Friday, August 27, 2010

Reinhardt's Panglossian Vision of Policy

In an Economix article today,

Professor Reinhardt basically says economists shouldn't weigh in with policy preferences, and should leave this to politicians. Here is my comment on the site, hope it get posted.

Professor, I appreciate the historical context you provide here, but I'm surprised and disappointed that you would prefer economists abdicate any preferences for policy. Your objective model of policy development requires that politicians judge the facts economists provide and make decisions that affect our social welfare. I don't think this is a good idea for a variety of reasons, all of which should be obvious, but I'll just point out that politicians need all the help they can get as far as I can tell.

I understand the fear of Ivory Tower liberal economists master-minding the economy, but I'd prefer that to over-lobbied, partisan, popularity contest winning politicians any day. Do you think if economists had gotten their way for the last 30 years we would have plundered social security, spawned an unaffordable health care industrial complex, underfunded state/muni pensions by trillions, subsidized housing finance cabals, and ran up operating deficits that approach Grecian levels? Its actually hard to imagine things having gone worse, short of losing the cold war, so I'm not sure you have a leg to stand on when you ask experts to stand back at this point.

In fact, the media's favorite poster child for effective economic policies is China, which engages in just the type of tough, undemocratic decision making that you say won't deliver the goods. I'm no fan of that model of getting things done, but it provides an important foil for your proposed model.

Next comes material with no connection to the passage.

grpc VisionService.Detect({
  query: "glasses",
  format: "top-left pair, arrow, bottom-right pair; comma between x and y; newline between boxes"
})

Yours is an argument that assumes politicians can be effective leaders, and economists would come up short. I assure you, the former is innocent of the charge, and I'd say the jury is still out on the latter....

To bring this into fair market context, I agree with his point that redistribution of goods through policies should not be a focus of policy. But that doesn't mean that a policy that redistributes welath is bad. Lets imagine, and it won't be hard, that a small group of financial institutions have managed to capture 40%+ of corporate profits, and simultaneously rely on taxpayer guarantees for risk-free financing. now clearly any policy that disrupts this scheme will redistribute wealth from bankers to other businesses and ultimately reduce taxpayers' unforeseen liabilities. Nevertheless this policy would be good - it would make the market more competitive.

Thursday, August 26, 2010

Baseline Scenario - Pro-Market?

I realize that being a fan of Baseline Scenario, and Simon Johnson in particular, is neither new or original in the blogosphere, so given that this is my first post, my blog is probably doomed to irrelevance, but I did want to highlight some key conceptual linkages among SJ's major reform efforts and Fair Market Principles.

SJ's coverage of the Too Big To Fail issue in our financial system is a prime example of pushing for fair markets. Where the regulators, and the Frank-Dodd bill, recommend an array of rules and disturbances for large banks, Baseline Scenario maintains that the best way to promote the future health of the financial market is to alter its current structure. Of course, the current structure is a product of regulatory evolution, that has nothing to with what a "free market" might yield in either optimal, or simply other, circumstances, but this subtlety would never stop someone who stands to lose from a break-up of big banks from accusing SJ and his proposals of being opposed to free markets.

This strikes at a core concept underlying Fair Markets: that just because a market is - the way it is, how it is, who is in it - does not mean that we should assume that market is either free or competitive and therefore leave it be, free from disturbance. Rather, all efforts regarding market intervention should be premised on the concept of addressing underlying flaws in the market structure, and concerned primarily with improving the marketplace for the general benefit of participants. Clearly a more fractured marketplace of lenders would a)reduce prices for clients b) allow smaller banks to compete on even footing c)reduce the risk to the taxpayer of having to pay for massive failures.

A more fractured marketplace would in turn require less regulation and less oversight, and thus be closer to what one would describe as a competitive and fair market.